§ STATED TASK: Copy out the data below word for word, every line included.

-------- RECORD LIST

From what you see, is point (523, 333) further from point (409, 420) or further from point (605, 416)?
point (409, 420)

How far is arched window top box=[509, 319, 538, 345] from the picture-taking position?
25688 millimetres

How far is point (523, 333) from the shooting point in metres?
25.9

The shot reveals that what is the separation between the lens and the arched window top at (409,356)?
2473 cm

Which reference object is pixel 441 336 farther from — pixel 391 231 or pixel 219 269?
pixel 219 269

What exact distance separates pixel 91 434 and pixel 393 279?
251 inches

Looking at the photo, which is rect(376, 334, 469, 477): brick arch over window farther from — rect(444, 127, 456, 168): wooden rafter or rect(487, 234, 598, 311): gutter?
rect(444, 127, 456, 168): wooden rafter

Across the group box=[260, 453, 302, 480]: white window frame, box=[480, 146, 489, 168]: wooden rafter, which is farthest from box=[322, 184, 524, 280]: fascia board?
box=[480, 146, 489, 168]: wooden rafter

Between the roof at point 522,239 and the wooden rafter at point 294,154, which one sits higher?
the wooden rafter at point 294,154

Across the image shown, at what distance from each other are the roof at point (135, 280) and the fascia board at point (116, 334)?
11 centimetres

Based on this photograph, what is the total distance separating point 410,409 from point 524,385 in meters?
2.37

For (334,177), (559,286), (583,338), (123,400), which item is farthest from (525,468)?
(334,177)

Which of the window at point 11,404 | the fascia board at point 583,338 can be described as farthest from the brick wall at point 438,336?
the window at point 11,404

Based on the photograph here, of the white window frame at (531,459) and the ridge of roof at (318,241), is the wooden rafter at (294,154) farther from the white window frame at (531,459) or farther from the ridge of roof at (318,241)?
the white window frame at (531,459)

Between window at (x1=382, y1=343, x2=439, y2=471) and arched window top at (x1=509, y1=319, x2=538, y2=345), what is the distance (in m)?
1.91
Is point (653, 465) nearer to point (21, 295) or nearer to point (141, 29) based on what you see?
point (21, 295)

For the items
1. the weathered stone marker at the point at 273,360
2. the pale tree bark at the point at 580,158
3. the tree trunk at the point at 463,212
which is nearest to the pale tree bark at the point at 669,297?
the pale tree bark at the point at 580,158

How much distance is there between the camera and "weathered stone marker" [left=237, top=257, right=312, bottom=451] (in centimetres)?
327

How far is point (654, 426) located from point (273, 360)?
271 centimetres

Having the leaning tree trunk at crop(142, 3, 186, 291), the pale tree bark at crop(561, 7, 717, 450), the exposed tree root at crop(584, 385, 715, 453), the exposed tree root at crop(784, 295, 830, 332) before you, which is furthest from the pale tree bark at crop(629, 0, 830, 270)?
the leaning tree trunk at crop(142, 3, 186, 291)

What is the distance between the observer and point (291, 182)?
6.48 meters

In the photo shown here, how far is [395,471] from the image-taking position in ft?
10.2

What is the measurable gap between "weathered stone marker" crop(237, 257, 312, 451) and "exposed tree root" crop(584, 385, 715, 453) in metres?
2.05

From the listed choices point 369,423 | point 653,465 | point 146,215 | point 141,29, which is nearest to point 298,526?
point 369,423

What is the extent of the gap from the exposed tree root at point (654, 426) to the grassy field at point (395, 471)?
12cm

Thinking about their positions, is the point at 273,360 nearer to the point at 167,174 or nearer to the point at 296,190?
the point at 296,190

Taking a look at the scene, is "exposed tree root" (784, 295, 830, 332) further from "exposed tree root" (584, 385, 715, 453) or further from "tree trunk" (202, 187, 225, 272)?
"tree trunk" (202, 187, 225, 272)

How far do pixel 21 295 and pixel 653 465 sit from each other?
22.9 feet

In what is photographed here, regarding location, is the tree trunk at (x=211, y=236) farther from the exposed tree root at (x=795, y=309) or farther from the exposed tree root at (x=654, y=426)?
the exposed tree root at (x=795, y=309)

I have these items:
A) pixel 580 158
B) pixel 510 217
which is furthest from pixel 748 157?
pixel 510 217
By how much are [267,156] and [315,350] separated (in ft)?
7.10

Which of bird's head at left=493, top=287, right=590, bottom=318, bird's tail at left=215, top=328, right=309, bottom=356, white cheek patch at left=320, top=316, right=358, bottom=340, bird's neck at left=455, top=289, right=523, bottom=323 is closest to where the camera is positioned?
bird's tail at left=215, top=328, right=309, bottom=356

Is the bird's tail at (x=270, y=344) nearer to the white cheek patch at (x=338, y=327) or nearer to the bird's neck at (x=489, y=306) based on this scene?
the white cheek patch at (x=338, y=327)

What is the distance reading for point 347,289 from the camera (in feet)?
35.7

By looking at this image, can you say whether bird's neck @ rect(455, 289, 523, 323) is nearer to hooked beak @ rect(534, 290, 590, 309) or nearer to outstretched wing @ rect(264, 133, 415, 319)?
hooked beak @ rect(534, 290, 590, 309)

----------------

§ RESULT FOR THIS TASK:
From what you see, is point (523, 333) further from point (409, 420) or further from point (605, 416)?
point (409, 420)

How far is arched window top box=[509, 319, 538, 345] from the picture-taking position?
25688 millimetres

How far is point (523, 333) from the shooting point in metres?
25.9

The shot reveals that what is the separation between the lens and the arched window top at (409,356)?
2473 cm

Which reference object is pixel 441 336 farther from — pixel 391 231 or pixel 219 269?
pixel 219 269

What exact distance separates pixel 91 434 and pixel 393 279?
251 inches

Looking at the photo, which is rect(376, 334, 469, 477): brick arch over window farther from — rect(444, 127, 456, 168): wooden rafter or rect(487, 234, 598, 311): gutter?
rect(444, 127, 456, 168): wooden rafter

Across the group box=[260, 453, 302, 480]: white window frame, box=[480, 146, 489, 168]: wooden rafter, which is farthest from box=[322, 184, 524, 280]: fascia board?
box=[480, 146, 489, 168]: wooden rafter

Between the roof at point 522,239 and the wooden rafter at point 294,154, which one sits higher?
the wooden rafter at point 294,154

Across the image shown, at what distance from each other are the roof at point (135, 280) and the fascia board at point (116, 334)?
11 centimetres

Based on this photograph, what is the total distance separating point 410,409 from point 524,385 in meters?
2.37

For (334,177), (559,286), (583,338), (123,400), which item is farthest from (525,468)?
(334,177)

Which of the window at point 11,404 | the fascia board at point 583,338 can be described as farthest from the brick wall at point 438,336?
the window at point 11,404

Based on the photograph here, of the white window frame at (531,459) and the ridge of roof at (318,241), is the wooden rafter at (294,154) farther from the white window frame at (531,459) or farther from the ridge of roof at (318,241)?
the white window frame at (531,459)

Between window at (x1=382, y1=343, x2=439, y2=471) and arched window top at (x1=509, y1=319, x2=538, y2=345), what is the distance (in m)?
1.91
Is point (653, 465) nearer to point (21, 295) or nearer to point (141, 29) based on what you see?
point (21, 295)

For the items
1. the weathered stone marker at the point at 273,360
2. the pale tree bark at the point at 580,158
3. the tree trunk at the point at 463,212
which is nearest to the pale tree bark at the point at 669,297?
the pale tree bark at the point at 580,158

How much distance is there between the camera and "weathered stone marker" [left=237, top=257, right=312, bottom=451] (in centimetres)?
327

How far is point (654, 426) located from point (273, 360)?
271 centimetres

Having the leaning tree trunk at crop(142, 3, 186, 291), the pale tree bark at crop(561, 7, 717, 450), the exposed tree root at crop(584, 385, 715, 453), the exposed tree root at crop(784, 295, 830, 332) before you, which is furthest from the pale tree bark at crop(629, 0, 830, 270)?
the leaning tree trunk at crop(142, 3, 186, 291)

What is the distance between the observer and point (291, 182)?
6.48 meters

In the photo shown here, how far is [395,471] from the image-taking position in ft?
10.2

What is the measurable gap between "weathered stone marker" crop(237, 257, 312, 451) and "exposed tree root" crop(584, 385, 715, 453) in metres?
2.05

From the listed choices point 369,423 | point 653,465 | point 146,215 | point 141,29, which is nearest to point 298,526?
point 369,423

What is the extent of the gap from the exposed tree root at point (654, 426) to the grassy field at point (395, 471)?
12cm

Thinking about their positions, is the point at 273,360 nearer to the point at 167,174 or nearer to the point at 296,190?
the point at 296,190

Taking a look at the scene, is "exposed tree root" (784, 295, 830, 332) further from "exposed tree root" (584, 385, 715, 453) or further from "tree trunk" (202, 187, 225, 272)?
"tree trunk" (202, 187, 225, 272)

How far do pixel 21 295 and pixel 653 465 sit from each other?
22.9 feet

In what is photographed here, regarding location, is the tree trunk at (x=211, y=236) farther from the exposed tree root at (x=795, y=309) or farther from the exposed tree root at (x=654, y=426)?
the exposed tree root at (x=795, y=309)

I have these items:
A) pixel 580 158
B) pixel 510 217
which is furthest from pixel 748 157?
pixel 510 217
By how much are [267,156] and [315,350] separated (in ft)?
7.10

Which of bird's head at left=493, top=287, right=590, bottom=318, bird's tail at left=215, top=328, right=309, bottom=356, white cheek patch at left=320, top=316, right=358, bottom=340, bird's neck at left=455, top=289, right=523, bottom=323 is closest to where the camera is positioned?
bird's tail at left=215, top=328, right=309, bottom=356

Is the bird's tail at (x=270, y=344) nearer to the white cheek patch at (x=338, y=327) or nearer to the bird's neck at (x=489, y=306) based on this scene?
the white cheek patch at (x=338, y=327)

What is the distance reading for point 347,289 from the camera (in feet)?
35.7

By looking at this image, can you say whether bird's neck @ rect(455, 289, 523, 323) is nearer to hooked beak @ rect(534, 290, 590, 309) or nearer to outstretched wing @ rect(264, 133, 415, 319)?
hooked beak @ rect(534, 290, 590, 309)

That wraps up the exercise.